- 文献节选
■ ■ ■ ■ ■

气道和肺泡部位成纤维细胞的原代分离和培养

曾莹莹 胡蔚萍 左依慧 张静

摘 要 目的：建立小鼠氣道和肺泡部位原代成纤维细胞的分离、培养方法，为研究肺内成纤维细胞的区域性差异提供技术平台。方法：将小鼠双肺取出并固定后，在体视显微镜视野内分别分离气道和肺泡组织块，并应用组织块培养法分别进行细胞的体外原代和传代培养。通过细胞形态观察以及细胞表面标志物的免疫荧光检测对培养的成纤维细胞进行鉴定。此外，采用阿尔玛蓝法分别检测气道和肺泡部位成纤维细胞的增殖情况并进行比较。结果：12 h内可见分离的原代细胞贴壁生长，7 d可进行传代。在倒置显微镜下观察，细胞呈长梭状，胞体丰满，胞质均匀，符合成纤维细胞的特点，并且细胞在5代以内可保持良好的生长状态和稳定的性状。免疫荧光检测结果显示，抗波形蛋白染色和抗α-平滑肌肌动蛋白染色呈阳性，抗细胞角蛋白染色、抗血管性假血友病因子染色、抗结蛋白染色均呈阴性，由此表明该分离培养的细胞为成纤维细胞，且纯度高达99%。此外，气道部位的成纤维细胞增殖能力显著高于肺泡部位。结论：应用显微解剖加组织块法可成功分离培养小鼠气道和肺泡部位成纤维细胞，并且使细胞在5代以内生长状态良好，从而为探索小气道壁和肺泡成纤维细胞功能差异提供必要的细胞工具。

■ ■ ■ ■ ■

- 任务简介 A
上文关于成纤维细胞分离培养的摘要中，免疫荧光检测用到了哪些染色？请全部列出。
- 任务简介 B
下列说法与上文关于成纤维细胞分离培养的摘要是否相符？请逐条回答“是”或“否”，并引用摘要原文中起决定作用的字句。
(i) 分离的原代细胞在12小时内即可见贴壁生长。
(ii) 肺泡部位成纤维细胞的增殖能力高于气道部位。
(iii) 细胞的增殖情况是用免疫荧光法检测的。
- 任务简介 C
按照上文关于成纤维细胞分离培养的摘要，分离培养所得成纤维细胞的纯度是多少？

■ ■ ■ ■ ■

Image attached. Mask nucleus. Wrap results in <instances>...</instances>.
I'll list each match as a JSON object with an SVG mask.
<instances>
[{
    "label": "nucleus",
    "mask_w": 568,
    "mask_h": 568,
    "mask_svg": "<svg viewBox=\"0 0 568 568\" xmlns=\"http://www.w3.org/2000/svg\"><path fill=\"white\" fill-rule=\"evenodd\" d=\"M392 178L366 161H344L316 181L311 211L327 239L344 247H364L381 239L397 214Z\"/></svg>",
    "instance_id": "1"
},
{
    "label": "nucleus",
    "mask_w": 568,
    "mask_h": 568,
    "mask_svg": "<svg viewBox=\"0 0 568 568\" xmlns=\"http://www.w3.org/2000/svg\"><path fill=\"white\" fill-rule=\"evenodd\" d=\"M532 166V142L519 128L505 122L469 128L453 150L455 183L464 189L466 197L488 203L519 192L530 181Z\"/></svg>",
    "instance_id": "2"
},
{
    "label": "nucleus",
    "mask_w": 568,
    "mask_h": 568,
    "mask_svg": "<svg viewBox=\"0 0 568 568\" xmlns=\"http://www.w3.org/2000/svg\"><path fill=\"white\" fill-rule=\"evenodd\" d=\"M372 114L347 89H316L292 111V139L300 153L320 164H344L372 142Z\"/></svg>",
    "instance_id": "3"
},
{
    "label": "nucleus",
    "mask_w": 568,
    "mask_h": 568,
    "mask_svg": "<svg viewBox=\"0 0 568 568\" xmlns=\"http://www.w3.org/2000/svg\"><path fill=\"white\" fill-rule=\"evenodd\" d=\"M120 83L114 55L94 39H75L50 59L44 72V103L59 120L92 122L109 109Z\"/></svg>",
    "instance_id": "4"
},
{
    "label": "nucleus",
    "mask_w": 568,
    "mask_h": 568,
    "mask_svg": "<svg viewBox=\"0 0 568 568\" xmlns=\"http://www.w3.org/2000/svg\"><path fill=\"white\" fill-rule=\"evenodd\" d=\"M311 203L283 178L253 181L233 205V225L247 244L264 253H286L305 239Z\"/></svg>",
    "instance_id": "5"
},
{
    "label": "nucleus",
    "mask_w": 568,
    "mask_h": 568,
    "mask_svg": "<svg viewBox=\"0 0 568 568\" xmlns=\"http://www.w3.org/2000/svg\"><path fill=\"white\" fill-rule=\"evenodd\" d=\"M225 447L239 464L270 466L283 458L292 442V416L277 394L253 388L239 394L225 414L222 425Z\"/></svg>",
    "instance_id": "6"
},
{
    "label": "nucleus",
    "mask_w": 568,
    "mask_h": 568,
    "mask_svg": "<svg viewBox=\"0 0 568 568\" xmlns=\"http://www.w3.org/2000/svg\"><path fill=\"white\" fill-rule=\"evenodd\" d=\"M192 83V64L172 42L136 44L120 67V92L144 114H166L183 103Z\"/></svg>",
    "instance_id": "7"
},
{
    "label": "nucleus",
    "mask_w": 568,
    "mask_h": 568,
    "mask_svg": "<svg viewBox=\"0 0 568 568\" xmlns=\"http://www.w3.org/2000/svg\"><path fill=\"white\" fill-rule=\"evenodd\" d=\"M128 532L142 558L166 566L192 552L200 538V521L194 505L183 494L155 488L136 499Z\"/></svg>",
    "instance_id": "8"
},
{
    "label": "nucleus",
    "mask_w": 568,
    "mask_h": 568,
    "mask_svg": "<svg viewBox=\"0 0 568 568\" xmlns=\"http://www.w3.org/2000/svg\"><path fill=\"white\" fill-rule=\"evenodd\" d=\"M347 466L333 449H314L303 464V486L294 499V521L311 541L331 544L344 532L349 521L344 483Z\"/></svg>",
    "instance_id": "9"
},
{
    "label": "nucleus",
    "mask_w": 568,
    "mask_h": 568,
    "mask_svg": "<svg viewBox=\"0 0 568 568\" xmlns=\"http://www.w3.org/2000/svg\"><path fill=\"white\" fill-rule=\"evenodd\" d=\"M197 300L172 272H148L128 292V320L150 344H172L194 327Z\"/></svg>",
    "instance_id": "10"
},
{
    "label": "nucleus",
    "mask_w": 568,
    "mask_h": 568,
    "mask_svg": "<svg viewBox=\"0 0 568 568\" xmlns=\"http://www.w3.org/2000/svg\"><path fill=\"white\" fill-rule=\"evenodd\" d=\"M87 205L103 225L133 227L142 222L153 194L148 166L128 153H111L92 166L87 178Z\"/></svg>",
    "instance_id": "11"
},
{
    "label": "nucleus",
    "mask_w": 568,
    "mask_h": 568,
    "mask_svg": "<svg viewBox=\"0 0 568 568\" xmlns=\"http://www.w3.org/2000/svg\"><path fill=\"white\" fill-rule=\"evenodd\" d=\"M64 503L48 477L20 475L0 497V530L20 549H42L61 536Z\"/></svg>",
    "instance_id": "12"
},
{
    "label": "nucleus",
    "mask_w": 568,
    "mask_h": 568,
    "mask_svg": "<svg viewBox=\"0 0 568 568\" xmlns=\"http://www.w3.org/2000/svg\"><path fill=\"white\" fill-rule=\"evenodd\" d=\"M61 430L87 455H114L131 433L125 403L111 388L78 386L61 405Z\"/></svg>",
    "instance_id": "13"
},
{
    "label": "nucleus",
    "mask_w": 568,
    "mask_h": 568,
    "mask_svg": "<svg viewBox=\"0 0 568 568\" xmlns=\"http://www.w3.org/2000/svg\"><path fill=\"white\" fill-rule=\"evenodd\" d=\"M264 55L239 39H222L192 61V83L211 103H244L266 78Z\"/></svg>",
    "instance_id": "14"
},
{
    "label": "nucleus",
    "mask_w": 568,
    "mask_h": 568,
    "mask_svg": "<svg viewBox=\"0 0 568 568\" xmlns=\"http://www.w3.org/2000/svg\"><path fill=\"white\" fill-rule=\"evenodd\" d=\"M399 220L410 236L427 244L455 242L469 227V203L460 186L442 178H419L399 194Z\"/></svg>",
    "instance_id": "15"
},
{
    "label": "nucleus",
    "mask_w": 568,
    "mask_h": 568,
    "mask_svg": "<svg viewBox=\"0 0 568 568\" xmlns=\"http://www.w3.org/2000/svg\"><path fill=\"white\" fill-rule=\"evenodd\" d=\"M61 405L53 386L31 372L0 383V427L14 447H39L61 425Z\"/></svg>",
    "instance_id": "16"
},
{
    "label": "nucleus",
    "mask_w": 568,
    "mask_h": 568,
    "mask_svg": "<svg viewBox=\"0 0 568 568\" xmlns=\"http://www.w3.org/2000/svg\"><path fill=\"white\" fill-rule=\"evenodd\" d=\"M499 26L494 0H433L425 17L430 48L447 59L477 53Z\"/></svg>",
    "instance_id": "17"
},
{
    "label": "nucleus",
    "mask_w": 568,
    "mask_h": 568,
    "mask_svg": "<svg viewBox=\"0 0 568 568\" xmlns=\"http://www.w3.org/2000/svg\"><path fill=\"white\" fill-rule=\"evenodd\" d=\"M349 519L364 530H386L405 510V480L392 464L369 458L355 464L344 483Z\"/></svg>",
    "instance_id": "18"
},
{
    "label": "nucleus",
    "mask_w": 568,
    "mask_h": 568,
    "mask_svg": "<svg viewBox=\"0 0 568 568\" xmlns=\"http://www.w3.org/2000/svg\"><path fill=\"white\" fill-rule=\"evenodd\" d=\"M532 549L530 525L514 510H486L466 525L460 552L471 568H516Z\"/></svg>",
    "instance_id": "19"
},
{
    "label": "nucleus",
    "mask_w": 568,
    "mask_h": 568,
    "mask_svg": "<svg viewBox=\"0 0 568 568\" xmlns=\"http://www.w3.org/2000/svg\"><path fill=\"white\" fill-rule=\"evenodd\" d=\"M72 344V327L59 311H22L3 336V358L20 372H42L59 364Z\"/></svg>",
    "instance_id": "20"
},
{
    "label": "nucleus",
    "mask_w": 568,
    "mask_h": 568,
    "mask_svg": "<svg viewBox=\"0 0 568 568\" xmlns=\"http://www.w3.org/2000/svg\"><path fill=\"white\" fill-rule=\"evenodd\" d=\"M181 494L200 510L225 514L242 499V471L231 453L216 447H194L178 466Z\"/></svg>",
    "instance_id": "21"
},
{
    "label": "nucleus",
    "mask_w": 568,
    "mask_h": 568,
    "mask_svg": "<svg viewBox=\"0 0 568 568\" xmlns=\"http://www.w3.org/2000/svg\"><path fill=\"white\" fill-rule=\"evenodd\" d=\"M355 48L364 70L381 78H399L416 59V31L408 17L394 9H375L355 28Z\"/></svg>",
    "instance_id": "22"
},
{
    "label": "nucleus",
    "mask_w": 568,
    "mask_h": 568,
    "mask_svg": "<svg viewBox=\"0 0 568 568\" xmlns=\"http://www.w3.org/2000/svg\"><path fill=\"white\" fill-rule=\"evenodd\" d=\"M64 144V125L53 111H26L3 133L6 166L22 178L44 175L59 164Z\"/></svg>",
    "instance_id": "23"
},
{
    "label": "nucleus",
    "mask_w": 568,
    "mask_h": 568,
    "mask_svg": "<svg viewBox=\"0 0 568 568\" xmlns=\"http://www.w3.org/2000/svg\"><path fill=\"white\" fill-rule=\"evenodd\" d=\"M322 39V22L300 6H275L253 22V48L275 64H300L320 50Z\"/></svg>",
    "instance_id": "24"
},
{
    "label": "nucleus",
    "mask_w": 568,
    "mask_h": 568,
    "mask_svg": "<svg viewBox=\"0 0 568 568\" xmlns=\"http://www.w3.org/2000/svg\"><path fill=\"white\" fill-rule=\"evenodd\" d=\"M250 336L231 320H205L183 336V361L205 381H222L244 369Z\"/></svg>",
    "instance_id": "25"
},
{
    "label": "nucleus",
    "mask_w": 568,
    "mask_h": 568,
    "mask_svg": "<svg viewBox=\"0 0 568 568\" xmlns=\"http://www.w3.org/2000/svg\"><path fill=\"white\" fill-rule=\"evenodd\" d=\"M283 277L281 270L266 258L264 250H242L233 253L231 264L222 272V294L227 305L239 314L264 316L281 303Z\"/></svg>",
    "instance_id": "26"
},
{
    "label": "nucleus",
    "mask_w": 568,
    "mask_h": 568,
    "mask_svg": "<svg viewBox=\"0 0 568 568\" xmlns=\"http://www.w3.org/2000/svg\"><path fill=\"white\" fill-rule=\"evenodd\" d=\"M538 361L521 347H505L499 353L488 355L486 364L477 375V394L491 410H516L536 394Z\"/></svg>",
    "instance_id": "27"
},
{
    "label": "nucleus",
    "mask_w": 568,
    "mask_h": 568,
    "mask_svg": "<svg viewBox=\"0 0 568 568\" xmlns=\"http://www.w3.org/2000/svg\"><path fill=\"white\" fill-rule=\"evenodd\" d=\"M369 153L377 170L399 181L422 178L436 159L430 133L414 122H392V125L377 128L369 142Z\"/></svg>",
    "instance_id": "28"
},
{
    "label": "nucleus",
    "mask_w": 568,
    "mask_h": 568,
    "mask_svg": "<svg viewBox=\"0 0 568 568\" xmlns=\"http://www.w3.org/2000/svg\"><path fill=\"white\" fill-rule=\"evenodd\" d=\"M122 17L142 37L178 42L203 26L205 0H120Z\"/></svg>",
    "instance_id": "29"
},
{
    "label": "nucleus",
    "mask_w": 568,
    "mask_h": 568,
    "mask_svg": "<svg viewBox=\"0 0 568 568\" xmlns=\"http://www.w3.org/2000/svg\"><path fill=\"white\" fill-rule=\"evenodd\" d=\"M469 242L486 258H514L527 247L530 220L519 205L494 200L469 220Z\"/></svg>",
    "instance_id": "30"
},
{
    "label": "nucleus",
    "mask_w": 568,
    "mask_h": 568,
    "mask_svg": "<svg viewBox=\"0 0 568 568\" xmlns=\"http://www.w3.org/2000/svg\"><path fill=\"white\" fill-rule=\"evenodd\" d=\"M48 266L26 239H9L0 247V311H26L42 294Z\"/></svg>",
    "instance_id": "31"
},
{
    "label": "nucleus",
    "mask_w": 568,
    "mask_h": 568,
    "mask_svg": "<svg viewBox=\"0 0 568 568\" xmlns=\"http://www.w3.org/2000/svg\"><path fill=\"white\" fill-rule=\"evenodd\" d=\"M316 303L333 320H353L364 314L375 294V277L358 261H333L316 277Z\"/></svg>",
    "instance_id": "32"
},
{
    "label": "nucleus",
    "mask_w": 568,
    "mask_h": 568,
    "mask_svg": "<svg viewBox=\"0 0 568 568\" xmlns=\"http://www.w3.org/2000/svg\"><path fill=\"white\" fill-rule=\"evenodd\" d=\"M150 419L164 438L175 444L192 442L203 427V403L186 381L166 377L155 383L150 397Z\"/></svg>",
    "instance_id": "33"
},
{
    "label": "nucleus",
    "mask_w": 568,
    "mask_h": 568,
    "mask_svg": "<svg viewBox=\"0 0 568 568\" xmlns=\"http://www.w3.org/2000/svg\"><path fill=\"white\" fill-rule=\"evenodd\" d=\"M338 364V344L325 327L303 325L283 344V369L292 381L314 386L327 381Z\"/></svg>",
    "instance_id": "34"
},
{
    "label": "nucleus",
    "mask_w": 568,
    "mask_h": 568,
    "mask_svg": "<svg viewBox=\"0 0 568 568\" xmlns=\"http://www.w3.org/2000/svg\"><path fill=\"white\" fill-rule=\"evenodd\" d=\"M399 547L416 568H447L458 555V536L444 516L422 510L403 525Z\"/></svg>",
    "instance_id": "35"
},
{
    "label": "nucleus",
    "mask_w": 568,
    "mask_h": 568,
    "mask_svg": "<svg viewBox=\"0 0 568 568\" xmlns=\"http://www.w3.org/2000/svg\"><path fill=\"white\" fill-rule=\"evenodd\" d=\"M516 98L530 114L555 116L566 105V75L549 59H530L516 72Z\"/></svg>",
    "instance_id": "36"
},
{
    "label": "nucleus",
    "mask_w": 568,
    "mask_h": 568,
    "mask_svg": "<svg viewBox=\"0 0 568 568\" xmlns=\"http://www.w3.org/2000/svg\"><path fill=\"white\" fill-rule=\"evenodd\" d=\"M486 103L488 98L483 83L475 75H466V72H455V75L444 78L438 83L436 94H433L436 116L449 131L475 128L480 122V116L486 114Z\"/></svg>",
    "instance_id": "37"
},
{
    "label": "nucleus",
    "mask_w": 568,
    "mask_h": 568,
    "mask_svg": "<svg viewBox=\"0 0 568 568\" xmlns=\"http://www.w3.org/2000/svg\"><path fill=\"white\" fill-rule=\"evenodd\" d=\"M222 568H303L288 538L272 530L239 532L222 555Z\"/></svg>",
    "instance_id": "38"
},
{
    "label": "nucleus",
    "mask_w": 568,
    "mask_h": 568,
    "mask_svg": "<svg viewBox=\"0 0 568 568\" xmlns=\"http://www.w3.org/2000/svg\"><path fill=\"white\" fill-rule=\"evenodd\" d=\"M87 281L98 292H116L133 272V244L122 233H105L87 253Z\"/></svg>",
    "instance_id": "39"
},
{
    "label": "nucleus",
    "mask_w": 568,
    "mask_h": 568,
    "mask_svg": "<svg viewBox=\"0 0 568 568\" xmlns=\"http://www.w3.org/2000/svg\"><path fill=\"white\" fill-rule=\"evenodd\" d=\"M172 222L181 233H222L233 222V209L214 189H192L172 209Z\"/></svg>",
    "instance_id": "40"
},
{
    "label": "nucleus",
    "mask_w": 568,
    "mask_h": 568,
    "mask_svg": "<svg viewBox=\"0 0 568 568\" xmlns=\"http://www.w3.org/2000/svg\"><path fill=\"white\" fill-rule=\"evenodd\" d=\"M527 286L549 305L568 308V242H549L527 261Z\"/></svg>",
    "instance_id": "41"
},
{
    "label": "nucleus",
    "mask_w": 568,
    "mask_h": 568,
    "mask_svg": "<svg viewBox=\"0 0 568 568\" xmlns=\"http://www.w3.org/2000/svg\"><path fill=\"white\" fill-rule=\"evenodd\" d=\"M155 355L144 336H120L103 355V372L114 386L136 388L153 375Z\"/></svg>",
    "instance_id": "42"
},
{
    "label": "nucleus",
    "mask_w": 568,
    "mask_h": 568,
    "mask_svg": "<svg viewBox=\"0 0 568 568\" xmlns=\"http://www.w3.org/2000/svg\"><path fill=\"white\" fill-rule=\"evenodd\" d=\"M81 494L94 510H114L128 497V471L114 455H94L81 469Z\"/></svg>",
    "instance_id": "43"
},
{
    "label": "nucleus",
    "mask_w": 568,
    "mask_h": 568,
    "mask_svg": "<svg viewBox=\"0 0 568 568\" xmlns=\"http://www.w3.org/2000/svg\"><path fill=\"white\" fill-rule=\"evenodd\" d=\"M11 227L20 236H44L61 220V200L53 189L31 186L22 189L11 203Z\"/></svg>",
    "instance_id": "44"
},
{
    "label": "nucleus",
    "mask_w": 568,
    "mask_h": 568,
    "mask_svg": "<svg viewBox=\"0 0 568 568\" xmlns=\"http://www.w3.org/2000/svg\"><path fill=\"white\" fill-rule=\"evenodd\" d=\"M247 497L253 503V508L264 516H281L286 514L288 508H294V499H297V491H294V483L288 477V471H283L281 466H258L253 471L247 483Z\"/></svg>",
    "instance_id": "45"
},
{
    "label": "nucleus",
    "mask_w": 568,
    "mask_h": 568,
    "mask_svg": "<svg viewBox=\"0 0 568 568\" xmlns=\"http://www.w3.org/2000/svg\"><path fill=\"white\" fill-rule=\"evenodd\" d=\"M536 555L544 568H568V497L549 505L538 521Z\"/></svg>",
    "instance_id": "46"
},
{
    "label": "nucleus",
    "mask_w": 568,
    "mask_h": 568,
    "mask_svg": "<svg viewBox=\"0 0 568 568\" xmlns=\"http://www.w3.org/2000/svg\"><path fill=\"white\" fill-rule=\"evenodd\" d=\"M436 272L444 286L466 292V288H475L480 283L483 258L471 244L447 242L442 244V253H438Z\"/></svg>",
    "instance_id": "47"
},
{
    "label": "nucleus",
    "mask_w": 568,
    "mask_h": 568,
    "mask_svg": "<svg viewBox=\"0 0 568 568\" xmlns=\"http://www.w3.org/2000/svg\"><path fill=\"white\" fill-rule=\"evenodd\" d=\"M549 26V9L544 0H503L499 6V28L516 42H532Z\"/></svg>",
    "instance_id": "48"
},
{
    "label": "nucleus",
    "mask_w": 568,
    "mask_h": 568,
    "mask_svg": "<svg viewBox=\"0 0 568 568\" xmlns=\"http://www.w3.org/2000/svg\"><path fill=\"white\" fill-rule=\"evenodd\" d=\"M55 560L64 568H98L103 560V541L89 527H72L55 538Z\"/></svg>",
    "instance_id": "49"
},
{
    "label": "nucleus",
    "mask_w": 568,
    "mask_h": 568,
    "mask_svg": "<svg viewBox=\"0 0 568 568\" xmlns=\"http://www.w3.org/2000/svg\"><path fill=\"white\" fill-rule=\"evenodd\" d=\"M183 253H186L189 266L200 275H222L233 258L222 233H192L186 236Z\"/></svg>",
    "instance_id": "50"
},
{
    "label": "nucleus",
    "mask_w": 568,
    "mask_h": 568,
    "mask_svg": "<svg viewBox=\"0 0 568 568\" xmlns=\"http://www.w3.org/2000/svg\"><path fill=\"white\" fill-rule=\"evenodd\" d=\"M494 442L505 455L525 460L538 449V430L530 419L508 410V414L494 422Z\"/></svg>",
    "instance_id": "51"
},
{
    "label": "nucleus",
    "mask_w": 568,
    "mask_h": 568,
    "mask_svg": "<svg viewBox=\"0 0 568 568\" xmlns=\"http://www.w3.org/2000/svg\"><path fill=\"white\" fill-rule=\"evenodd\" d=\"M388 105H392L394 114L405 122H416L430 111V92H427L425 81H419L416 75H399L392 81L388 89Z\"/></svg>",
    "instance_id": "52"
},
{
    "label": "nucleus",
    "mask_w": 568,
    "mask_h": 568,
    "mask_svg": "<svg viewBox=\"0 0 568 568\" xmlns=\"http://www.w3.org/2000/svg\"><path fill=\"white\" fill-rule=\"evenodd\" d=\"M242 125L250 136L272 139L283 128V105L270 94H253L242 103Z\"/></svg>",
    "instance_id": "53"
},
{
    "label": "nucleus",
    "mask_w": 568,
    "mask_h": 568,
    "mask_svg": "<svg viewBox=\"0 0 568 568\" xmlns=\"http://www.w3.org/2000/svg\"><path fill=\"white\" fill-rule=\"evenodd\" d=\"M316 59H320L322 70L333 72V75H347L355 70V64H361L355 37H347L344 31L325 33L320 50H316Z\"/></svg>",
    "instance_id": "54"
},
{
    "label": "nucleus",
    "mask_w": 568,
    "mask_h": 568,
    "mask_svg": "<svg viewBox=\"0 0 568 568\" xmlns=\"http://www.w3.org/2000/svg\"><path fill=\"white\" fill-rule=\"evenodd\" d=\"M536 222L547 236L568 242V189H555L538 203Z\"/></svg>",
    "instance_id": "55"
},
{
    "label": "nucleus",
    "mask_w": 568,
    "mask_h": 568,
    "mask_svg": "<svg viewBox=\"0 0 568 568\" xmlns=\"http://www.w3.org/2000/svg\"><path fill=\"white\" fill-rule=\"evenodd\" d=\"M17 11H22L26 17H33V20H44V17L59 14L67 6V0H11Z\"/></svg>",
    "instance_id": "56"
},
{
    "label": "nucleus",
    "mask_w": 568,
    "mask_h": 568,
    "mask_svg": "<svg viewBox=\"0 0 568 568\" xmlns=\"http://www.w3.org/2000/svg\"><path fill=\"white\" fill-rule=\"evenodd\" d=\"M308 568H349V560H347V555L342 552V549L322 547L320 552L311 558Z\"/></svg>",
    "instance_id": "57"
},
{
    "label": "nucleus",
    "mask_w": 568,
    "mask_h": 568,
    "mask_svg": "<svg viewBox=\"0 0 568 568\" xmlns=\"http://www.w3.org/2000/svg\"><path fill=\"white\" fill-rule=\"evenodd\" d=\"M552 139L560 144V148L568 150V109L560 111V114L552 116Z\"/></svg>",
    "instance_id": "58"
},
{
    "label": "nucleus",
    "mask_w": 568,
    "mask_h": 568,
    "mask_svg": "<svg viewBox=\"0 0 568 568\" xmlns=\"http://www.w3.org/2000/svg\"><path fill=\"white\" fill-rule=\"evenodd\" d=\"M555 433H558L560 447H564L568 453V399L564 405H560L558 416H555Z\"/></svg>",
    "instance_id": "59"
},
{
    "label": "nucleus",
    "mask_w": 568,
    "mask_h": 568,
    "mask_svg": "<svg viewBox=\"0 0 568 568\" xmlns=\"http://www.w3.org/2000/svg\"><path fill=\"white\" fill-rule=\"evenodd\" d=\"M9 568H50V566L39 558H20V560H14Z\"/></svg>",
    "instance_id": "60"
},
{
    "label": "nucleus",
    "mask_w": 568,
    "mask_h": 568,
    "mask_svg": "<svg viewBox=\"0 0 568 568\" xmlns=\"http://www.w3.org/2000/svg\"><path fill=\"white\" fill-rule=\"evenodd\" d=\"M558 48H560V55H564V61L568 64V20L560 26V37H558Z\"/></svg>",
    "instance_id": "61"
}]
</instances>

■ ■ ■ ■ ■

- 参考答案 A
抗波形蛋白染色、抗α-平滑肌肌动蛋白染色、抗细胞角蛋白染色、抗血管性假血友病因子染色、抗结蛋白染色。

- 参考答案 B
(i) 是。“12 h内可见分离的原代细胞贴壁生长”
(ii) 否。“气道部位的成纤维细胞增殖能力显著高于肺泡部位”
(iii) 否。“采用阿尔玛蓝法分别检测气道和肺泡部位成纤维细胞的增殖情况”

- 参考答案 C
高达99%。